14. O Comitê está atento à evolução dos cenários doméstico e internacional e segue
preparado para atuar, de forma a minimizar eventual contaminação desproporcional
sobre os preços dos ativos locais. O Comitê segue entendendo que políticas
macroeconômicas que aumentem a previsibilidade fiscal, que reduzam os prêmios de risco
e a volatilidade dos ativos contribuem para a estabilidade financeira e, consequentemente,
melhoram a capacidade de pagamento dos agentes.
D) Decisão de política macroprudencial
15. O Comef decidiu que, dadas as condições atuais e as expectativas quanto ao
cenário econômico, o ACCPBrasil continuará em 0%. O Comitê avalia que a política
macroprudencial neutra segue adequada ao atual momento.

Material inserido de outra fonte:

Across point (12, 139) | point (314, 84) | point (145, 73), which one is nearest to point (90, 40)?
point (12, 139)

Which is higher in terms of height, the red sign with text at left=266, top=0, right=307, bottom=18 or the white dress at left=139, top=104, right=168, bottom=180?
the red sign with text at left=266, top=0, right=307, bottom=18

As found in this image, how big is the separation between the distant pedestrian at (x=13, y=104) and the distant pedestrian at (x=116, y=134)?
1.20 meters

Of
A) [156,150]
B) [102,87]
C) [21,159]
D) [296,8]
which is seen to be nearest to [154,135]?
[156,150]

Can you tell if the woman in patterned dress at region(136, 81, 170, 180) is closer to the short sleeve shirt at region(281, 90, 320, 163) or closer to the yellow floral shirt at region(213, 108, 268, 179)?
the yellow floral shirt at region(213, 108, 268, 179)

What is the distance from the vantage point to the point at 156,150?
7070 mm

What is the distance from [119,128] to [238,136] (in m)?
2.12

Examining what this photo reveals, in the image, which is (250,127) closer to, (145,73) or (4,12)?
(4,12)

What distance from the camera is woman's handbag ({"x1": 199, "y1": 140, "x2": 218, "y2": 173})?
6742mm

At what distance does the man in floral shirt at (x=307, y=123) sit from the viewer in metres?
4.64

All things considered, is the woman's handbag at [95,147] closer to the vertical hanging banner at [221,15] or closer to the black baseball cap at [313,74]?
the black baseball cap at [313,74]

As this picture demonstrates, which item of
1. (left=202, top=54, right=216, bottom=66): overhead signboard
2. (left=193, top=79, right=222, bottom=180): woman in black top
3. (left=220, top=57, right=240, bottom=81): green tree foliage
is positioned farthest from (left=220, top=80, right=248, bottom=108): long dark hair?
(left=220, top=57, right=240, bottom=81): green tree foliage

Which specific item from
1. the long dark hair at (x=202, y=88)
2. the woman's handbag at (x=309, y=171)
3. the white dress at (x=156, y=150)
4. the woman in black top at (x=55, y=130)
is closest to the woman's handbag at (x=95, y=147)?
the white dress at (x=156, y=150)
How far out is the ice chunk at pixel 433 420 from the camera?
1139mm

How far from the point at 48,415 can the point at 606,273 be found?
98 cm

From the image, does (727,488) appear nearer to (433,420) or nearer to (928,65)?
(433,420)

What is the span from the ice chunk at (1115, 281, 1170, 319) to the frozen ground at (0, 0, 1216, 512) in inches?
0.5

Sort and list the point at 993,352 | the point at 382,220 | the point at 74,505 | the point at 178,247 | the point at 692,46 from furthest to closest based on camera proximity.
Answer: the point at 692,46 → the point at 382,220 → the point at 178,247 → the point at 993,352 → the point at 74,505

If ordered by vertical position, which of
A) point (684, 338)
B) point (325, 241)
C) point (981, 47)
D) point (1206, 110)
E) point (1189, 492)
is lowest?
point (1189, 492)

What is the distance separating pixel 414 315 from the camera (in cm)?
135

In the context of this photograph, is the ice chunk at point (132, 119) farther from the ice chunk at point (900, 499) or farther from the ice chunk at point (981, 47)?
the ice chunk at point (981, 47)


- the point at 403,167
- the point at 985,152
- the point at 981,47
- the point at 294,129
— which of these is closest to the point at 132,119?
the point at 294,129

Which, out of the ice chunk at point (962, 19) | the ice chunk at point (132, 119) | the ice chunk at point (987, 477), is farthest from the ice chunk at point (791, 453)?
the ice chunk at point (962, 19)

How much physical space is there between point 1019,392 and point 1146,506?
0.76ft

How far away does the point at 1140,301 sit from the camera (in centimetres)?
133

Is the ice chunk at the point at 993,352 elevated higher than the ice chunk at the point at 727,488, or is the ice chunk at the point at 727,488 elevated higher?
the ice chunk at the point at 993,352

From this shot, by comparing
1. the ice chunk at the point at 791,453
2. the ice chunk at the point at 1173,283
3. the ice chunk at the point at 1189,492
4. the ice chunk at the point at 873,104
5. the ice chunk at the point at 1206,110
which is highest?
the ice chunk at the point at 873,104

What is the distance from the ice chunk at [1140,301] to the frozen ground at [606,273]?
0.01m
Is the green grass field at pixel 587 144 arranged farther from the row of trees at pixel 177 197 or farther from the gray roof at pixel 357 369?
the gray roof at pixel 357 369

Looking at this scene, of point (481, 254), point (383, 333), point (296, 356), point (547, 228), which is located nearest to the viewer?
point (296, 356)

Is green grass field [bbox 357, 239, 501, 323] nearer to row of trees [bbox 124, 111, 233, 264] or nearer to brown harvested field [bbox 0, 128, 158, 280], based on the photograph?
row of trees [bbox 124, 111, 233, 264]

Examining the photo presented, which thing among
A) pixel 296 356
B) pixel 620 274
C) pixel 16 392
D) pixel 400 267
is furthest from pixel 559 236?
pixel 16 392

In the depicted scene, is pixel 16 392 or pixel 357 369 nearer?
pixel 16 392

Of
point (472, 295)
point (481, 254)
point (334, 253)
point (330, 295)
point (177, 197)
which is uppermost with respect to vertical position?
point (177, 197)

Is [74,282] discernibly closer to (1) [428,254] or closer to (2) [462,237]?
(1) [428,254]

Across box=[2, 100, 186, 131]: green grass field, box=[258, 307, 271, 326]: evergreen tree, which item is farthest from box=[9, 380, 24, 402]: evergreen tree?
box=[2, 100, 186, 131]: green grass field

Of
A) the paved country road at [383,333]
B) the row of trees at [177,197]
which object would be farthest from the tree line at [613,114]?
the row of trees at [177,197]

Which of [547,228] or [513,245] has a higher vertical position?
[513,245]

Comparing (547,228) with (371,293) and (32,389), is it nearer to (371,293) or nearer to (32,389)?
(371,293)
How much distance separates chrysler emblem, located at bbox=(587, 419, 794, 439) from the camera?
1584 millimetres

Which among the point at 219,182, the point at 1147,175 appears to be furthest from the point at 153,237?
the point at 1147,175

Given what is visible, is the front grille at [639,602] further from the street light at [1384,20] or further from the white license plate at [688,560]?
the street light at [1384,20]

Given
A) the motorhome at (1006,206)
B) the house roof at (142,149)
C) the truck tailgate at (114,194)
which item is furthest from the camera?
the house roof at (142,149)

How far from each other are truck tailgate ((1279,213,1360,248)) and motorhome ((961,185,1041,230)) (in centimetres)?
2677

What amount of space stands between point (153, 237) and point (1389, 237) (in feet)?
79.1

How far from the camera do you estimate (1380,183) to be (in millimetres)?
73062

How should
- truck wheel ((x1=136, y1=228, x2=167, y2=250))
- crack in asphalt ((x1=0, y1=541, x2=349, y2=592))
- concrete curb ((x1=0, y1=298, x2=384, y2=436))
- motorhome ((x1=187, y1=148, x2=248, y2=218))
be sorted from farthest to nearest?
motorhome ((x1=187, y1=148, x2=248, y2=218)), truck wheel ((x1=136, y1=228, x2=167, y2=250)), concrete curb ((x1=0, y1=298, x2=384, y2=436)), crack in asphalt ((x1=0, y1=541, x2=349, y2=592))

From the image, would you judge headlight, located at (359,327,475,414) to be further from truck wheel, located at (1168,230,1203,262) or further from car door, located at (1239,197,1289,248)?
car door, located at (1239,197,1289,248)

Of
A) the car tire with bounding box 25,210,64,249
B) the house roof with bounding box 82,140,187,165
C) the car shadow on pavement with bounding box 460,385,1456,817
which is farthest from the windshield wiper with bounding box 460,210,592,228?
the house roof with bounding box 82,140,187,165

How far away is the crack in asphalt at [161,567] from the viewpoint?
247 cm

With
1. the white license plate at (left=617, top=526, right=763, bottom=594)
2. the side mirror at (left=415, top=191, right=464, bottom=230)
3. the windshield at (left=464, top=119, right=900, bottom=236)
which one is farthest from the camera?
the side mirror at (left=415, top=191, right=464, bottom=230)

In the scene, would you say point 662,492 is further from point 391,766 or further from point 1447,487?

A decisão considerou as
condições financeiras, os preços dos ativos e as expectativas quanto ao comportamento do
mercado de crédito.
16. O Comitê segue avaliando a adoção da sistemática de definição de um valor
positivo para o ACCPBrasil aplicável a períodos sem acúmulo significativo de riscos
financeiros, o chamado buffer neutro positivo. O Comef iniciou a etapa de diálogo
com a sociedade sobre o tema. A título de exemplo, a sistemática foi objeto de
discussão
1
por especialistas durante a Conferência Anual do Banco Central do Brasil
realizada no início de maio de 2026.